From: "Roedel, Joerg" <Joerg.Roedel@amd.com>
To: Ohad Ben-Cohen <ohad@wizery.com>
Cc: "iommu@lists.linux-foundation.org"
<iommu@lists.linux-foundation.org>,
"linux-omap@vger.kernel.org" <linux-omap@vger.kernel.org>,
Laurent Pinchart <laurent.pinchart@ideasonboard.com>,
David Woodhouse <dwmw2@infradead.org>,
"linux-arm-kernel@lists.infradead.org"
<linux-arm-kernel@lists.infradead.org>,
David Brown <davidb@codeaurora.org>,
Arnd Bergmann <arnd@arndb.de>,
"linux-kernel@vger.kernel.org" <linux-kernel@vger.kernel.org>,
Stepan Moskovchenko <stepanm@codeaurora.org>,
"kvm@vger.kernel.org" <kvm@vger.kernel.org>,
Hiroshi Doyu <hdoyu@nvidia.com>
Subject: Re: [PATCH v3 1/6] iommu/core: split mapping to page sizes as supported by the hardware
Date: Mon, 17 Oct 2011 11:28:24 +0200 [thread overview]

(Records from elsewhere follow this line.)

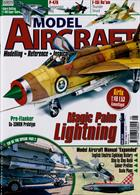 Model Aircraft Magazine Issue MAY 20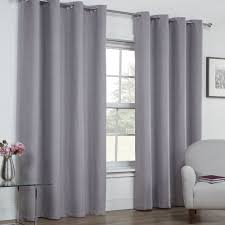 Thermal Curtain Liner Eyelet by Textured Woven Plain Thermal Blackout Linen Look Eyelet Grommet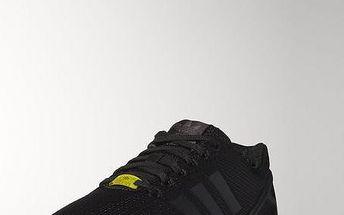 Adidas originals Zx Flux Black1/Black1/Wht, černá, 46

Message-ID: <20111017092824.GF2198@amd.com> (raw)
In-Reply-To: <CAK=WgbbQ9RRFmMXGOK2An7f0QkObYigv_OWXALFr+Bchw97j9Q@mail.gmail.com>
Hi Ohad,
On Mon, Oct 17, 2011 at 04:05:02AM -0400, Ohad Ben-Cohen wrote:
> > This whole thing is quite marginal though and also very easy to change
> > later, so we can start with the "driver-provided io_page_size"
> > approach for now.
>
> Sorry, I just couldn't get myself to sign-off this as it really feels
> wrong to me.
>
> This min_pagesz member is just cached by the core so it doesn't need to
> look it up every time we're mapping. Drivers shouldn't care about it, as it's
> completely internal to the iommu core. I'm afraid that pushing this to
> the drivers
> feels like redundant duplication of code and might also confuse developers.
>
> Let me please suggest two alternatives:
> a) drop this min_pagesz cache completely. iommu core would then redundantly
> re-calculate this every time something is mapped, but I hardly believe there
> is going to be a measurable impact on performance.

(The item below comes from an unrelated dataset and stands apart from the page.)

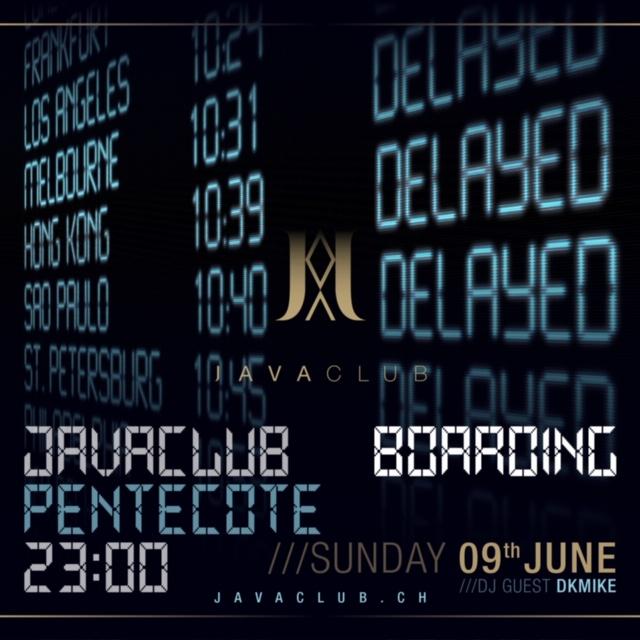 Pentecote Sunday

> b) keep the current implementation for now, and fix this later (when we constify
> struct iommu_ops *) by caching min_pagesz in a dynamically allocated iommu
> context. Since this future "constify" patch will anyway need to change 'struct
> bus_type', it would be a good opportunity to do this change at the same time.
>
> I don't mind which of those approaches to take, and I also don't mind doing (b)

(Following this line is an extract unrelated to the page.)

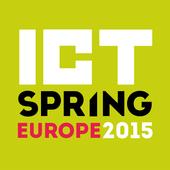 ICT Spring Europe 2015 icon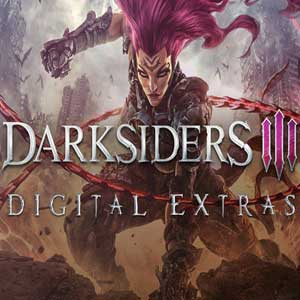 Darksiders 3 Digital Extras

> myself later, in a separate patch. Your call.
I think option a) is the best. It should add only minimal overhead to
the iommu_map path.
>
> >> This needs to be (left > 0). The drivers are allowed to unmap more then
> >> requested, so this value may turn negative.
> >
> > Good point. 'left' is size_t though, so i'll fix this a bit differently.
>
> Fixed, please take a look:
>
> >From 00b8b9373fe2d73da0280ac1e6ade4a701c95140 Mon Sep 17 00:00:00 2001
> From: Ohad Ben-Cohen <ohad@wizery.com>
> Date: Mon, 10 Oct 2011 23:50:55 +0200
> Subject: [PATCH] iommu/core: split mapping to page sizes as supported
> by the hardware
>
> When mapping a memory region, split it to page sizes as supported
> by the iommu hardware. Always prefer bigger pages, when possible,
> in order to reduce the TLB pressure.
>
> The logic to do that is now added to the IOMMU core, so neither the iommu
> drivers themselves nor users of the IOMMU API have to duplicate it.
>
> This allows a more lenient granularity of mappings; traditionally the
> IOMMU API took 'order' (of a page) as a mapping size, and directly let
> the low level iommu drivers handle the mapping, but now that the IOMMU
> core can split arbitrary memory regions into pages, we can remove this
> limitation, so users don't have to split those regions by themselves.
>
> Currently the supported page sizes are advertised once and they then
> remain static. That works well for OMAP and MSM but it would probably
> not fly well with intel's hardware, where the page size capabilities
> seem to have the potential to be different between several DMA
> remapping devices.
>
> register_iommu() currently sets a default pgsize behavior, so we can convert
> the IOMMU drivers in subsequent patches. After all the drivers
> are converted, the temporary default settings will be removed.
>
> Mainline users of the IOMMU API (kvm and omap-iovmm) are adopted
> to deal with bytes instead of page order.
>
> Many thanks to Joerg Roedel <Joerg.Roedel@amd.com> for significant review!
>
> Signed-off-by: Ohad Ben-Cohen <ohad@wizery.com>
> Cc: David Brown <davidb@codeaurora.org>
> Cc: David Woodhouse <dwmw2@infradead.org>
> Cc: Joerg Roedel <Joerg.Roedel@amd.com>
> Cc: Stepan Moskovchenko <stepanm@codeaurora.org>
> Cc: KyongHo Cho <pullip.cho@samsung.com>
> Cc: Hiroshi DOYU <hdoyu@nvidia.com>
> Cc: Laurent Pinchart <laurent.pinchart@ideasonboard.com>
> Cc: kvm@vger.kernel.org
> ---
> drivers/iommu/iommu.c | 124 +++++++++++++++++++++++++++++++++++++++-----
> drivers/iommu/omap-iovmm.c | 17 ++----
> include/linux/iommu.h | 24 +++++++-
> virt/kvm/iommu.c | 8 ++--
> 4 files changed, 141 insertions(+), 32 deletions(-)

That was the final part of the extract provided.